Nevertheless, many believe, the army’s victory would be determined by successful transfer of authority in Swat, the valley where militant commander Maulana Fazlullah was based and the area from where he directed Taliban franchises in surrounding districts. Three years after it conducted a massive offensive, the military still maintains a huge presence in the valley.
However, army is gradually reducing its footprints in Swat. On March 1 this year, it handed over responsibility of running affairs, including security, to the local administration in Bahrain and Kalam, two main towns and tourist destinations in the north of the valley.
Officials said the civil administration’s performance after reassuming charge in Bahrain-Kalam area was encouraging. “Civil machinery in Bahrain and Kalam is fully operating, looking after security and civic issues,” said Kamran Rehman, the district coordination officer of Swat.Gul Afzal, the district police chief in Swat, said affairs of the transferred areas were “totally” run by the civilians. He said the checkpoints on the road were administered by police.
Some think otherwise. Quwwat Khan in Kalam and Ihsanullah in Bahrain said army soldiers still manned checkpoints along with police officials, though other affairs were managed by the civil administration. This correspondent observed that at least 10 checkpoints operated from Mingora to Kalam just before Ramazan and the army was supervising all of them, including the one in the remote Matiltan area in Kalam.
However, military and civilian officials said the troops were there on request to assist local administration for the Kalam festival. “The security forces still conduct, with our permission, raids against terrorists. However, they don’t interfere in crimes related issues,” the DCO said of the army’s existing role.
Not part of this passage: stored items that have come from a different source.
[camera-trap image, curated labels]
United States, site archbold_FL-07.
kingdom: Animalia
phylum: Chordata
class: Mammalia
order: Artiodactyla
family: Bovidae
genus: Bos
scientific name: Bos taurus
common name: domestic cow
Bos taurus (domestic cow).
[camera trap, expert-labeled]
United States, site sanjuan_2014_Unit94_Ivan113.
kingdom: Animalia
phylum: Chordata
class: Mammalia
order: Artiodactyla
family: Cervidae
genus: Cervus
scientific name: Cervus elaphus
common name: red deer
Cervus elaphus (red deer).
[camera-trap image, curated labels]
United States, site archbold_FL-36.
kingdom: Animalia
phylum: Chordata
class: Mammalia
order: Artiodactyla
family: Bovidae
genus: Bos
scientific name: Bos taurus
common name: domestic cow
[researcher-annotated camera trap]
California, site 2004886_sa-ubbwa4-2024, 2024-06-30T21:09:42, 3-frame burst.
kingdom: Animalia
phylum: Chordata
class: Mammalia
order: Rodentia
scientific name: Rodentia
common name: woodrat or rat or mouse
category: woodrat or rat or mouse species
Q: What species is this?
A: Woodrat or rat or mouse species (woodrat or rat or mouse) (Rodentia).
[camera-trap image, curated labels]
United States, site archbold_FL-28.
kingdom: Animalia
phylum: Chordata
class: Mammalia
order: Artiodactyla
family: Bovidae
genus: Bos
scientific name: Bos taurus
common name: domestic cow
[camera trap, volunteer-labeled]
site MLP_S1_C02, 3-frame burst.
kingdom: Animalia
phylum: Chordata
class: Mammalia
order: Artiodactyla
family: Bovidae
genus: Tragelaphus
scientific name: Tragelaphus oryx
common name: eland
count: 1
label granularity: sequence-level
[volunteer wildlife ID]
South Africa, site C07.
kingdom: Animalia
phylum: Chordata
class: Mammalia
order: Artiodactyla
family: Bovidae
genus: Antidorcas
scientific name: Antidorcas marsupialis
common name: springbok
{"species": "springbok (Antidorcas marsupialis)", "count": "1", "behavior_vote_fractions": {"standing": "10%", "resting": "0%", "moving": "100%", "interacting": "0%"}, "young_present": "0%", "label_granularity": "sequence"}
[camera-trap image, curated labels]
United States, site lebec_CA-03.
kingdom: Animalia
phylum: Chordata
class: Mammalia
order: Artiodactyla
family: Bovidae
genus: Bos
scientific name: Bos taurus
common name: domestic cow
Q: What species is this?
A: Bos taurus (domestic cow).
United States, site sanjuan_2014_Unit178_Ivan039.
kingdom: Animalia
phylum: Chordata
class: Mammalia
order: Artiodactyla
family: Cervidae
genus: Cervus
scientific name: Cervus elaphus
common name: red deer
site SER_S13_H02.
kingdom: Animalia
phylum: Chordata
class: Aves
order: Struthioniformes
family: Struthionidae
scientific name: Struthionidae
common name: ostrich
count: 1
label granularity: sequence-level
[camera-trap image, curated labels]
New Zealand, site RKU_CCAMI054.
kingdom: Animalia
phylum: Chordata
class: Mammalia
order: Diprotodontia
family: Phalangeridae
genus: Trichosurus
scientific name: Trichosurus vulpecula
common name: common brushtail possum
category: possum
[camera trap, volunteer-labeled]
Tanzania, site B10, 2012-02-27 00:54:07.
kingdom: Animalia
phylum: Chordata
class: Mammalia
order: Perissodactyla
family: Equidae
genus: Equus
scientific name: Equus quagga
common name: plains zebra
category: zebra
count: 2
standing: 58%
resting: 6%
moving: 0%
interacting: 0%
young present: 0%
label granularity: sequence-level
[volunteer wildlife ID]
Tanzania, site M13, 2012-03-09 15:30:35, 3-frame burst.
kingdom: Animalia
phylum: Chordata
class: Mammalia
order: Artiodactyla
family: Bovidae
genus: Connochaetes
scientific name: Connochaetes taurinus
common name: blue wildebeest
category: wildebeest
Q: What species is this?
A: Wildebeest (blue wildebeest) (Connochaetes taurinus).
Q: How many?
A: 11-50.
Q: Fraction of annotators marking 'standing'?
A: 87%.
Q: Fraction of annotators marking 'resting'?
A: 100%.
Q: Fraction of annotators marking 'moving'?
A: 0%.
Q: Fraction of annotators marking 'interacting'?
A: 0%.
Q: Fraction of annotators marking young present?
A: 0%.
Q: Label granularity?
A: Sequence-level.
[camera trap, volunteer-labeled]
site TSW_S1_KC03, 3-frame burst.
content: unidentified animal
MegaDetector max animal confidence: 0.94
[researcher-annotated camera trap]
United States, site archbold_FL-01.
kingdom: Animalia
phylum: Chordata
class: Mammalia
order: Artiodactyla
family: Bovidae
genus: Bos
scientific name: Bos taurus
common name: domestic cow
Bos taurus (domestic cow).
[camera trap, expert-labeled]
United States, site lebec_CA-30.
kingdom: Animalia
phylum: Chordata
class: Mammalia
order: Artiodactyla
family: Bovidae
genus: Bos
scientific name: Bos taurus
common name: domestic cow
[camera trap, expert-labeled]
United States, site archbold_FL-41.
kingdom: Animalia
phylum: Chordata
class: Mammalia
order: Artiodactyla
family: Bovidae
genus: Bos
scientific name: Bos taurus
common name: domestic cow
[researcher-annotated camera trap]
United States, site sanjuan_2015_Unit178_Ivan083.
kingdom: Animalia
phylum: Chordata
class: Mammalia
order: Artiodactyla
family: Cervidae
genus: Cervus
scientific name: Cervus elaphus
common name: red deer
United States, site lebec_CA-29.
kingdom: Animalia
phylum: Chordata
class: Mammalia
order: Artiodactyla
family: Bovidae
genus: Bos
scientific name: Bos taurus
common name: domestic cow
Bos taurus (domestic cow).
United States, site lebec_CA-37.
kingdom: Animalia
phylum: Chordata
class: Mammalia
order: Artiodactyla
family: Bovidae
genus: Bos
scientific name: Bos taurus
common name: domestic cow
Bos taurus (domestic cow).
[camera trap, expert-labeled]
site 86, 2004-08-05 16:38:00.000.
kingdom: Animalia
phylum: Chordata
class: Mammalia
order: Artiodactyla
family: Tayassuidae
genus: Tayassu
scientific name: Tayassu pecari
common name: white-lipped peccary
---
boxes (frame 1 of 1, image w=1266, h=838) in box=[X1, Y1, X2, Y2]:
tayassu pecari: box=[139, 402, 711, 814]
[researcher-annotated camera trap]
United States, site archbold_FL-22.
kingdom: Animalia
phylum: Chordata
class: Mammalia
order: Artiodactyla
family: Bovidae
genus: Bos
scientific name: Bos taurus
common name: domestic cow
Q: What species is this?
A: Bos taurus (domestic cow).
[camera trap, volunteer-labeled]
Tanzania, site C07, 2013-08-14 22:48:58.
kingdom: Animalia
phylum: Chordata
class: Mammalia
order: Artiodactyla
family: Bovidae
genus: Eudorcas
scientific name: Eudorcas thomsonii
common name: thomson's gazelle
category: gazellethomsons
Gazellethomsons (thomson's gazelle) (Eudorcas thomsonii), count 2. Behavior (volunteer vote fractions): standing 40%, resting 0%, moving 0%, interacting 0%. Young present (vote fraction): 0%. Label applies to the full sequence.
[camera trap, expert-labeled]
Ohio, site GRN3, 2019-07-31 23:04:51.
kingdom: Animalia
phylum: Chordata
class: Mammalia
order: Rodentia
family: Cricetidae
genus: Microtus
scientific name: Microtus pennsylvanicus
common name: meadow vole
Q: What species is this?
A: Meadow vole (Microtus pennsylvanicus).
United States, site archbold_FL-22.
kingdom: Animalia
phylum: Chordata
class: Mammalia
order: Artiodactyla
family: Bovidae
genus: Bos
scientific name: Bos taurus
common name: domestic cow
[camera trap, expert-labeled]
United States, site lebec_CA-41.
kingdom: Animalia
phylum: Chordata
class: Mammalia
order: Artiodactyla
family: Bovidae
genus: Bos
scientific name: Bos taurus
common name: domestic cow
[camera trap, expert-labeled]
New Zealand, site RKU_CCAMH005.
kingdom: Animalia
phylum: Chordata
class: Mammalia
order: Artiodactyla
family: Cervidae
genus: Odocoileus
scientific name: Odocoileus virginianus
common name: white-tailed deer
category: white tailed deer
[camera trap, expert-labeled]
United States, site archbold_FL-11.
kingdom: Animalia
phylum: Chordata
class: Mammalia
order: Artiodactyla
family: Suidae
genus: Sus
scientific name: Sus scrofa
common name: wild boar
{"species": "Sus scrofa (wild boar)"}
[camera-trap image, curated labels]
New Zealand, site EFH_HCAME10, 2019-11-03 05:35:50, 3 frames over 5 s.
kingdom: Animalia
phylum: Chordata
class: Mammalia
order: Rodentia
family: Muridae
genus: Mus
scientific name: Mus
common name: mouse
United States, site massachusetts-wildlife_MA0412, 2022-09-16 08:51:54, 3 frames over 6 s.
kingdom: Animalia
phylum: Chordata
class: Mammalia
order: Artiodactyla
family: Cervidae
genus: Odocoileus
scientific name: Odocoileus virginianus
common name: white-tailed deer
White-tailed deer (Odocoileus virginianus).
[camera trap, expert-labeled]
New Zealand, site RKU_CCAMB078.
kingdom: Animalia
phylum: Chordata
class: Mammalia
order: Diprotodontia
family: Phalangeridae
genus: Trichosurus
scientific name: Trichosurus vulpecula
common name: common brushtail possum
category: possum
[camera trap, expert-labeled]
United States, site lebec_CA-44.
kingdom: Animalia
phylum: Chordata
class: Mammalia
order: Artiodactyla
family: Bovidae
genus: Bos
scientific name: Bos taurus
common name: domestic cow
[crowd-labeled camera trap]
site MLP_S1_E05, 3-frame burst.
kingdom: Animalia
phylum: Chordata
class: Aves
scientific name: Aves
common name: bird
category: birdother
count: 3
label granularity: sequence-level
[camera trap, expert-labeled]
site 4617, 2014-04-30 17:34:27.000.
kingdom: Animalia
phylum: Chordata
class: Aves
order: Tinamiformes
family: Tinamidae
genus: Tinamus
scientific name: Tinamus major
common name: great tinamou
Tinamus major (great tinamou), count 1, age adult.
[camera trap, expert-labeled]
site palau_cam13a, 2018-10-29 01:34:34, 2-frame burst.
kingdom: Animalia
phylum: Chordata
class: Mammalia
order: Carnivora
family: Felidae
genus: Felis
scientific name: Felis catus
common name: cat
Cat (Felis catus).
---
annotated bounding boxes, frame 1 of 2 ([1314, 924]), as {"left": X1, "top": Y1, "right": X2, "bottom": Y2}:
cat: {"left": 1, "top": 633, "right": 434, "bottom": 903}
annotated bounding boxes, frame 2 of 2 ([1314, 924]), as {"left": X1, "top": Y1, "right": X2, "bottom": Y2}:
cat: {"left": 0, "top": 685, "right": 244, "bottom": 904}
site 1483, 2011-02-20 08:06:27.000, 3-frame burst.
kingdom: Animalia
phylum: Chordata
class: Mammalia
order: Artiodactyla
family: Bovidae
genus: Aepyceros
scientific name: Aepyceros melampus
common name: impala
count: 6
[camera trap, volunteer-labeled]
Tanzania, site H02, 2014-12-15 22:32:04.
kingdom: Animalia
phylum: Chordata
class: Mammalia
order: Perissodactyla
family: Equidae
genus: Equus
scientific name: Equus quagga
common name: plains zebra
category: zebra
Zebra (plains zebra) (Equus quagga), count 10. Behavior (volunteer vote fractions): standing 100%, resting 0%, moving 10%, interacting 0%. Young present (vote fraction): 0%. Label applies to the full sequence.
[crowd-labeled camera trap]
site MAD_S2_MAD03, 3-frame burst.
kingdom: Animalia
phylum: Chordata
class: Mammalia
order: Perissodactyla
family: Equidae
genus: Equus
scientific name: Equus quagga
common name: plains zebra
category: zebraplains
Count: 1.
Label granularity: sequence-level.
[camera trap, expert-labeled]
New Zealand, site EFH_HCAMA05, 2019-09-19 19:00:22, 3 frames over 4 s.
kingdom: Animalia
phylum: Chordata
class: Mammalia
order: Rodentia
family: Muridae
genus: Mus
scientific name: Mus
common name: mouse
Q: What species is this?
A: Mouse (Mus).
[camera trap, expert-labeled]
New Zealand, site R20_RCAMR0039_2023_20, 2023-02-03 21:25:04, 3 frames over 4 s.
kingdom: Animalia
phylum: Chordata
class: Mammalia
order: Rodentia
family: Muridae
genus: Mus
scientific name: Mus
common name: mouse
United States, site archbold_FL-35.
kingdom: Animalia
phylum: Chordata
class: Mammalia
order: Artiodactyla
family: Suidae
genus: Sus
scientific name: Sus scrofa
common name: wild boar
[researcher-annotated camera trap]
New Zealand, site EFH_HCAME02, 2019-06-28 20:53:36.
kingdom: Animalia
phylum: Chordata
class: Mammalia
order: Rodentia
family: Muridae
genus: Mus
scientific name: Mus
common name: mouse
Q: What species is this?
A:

Col Arif said the army soldiers in the area would act only on the call of the police as part of an effort to back up civil administration. The improvement in the situation has given the administration officials confidence and it showed willingness to take over charge of the entire Swat valley. “In consultation with the barmy, we are ready and capable of reassuming charge in Swat, including security, on a mutually-agreed future date,” said DCO Kamran Rehman. The district police chief also agrees but favours a gradual transfer of authority to the local setup.
According to the DCO, Swat has 3,200-plus police force, 17 police stations and a new Levies Force of 500 personnel which gives them confidence that they could better control the district. Swat largely remained peaceful since early 2010 but Maulana Fazlullah and his armed supporters are now increasingly menacing peace in the valley. Based in Afghanistan’s Kunar and Kohistan provinces, action against him men has become a catch-22 situation for Pakistan Army, making the threat this time more complicated.
On Friday, his group attacked hotelier Zahid Khan and severely injured him in the head. He is member of the anti-Taliban Swat Quami Jirga (SQJ) who fearlessly spoke against Maulana Fazlullah when he held sway in Swat. The incident troubled people, particularly other anti-militant voices.
“There is a gap between people and the army that could not be bridged during the last several years. Ideally we would want the authority transferred to the civil administration but the ground reality doesn’t suggest so,” said Ziauddin Yousafzai, who is spokesman for the SQJ.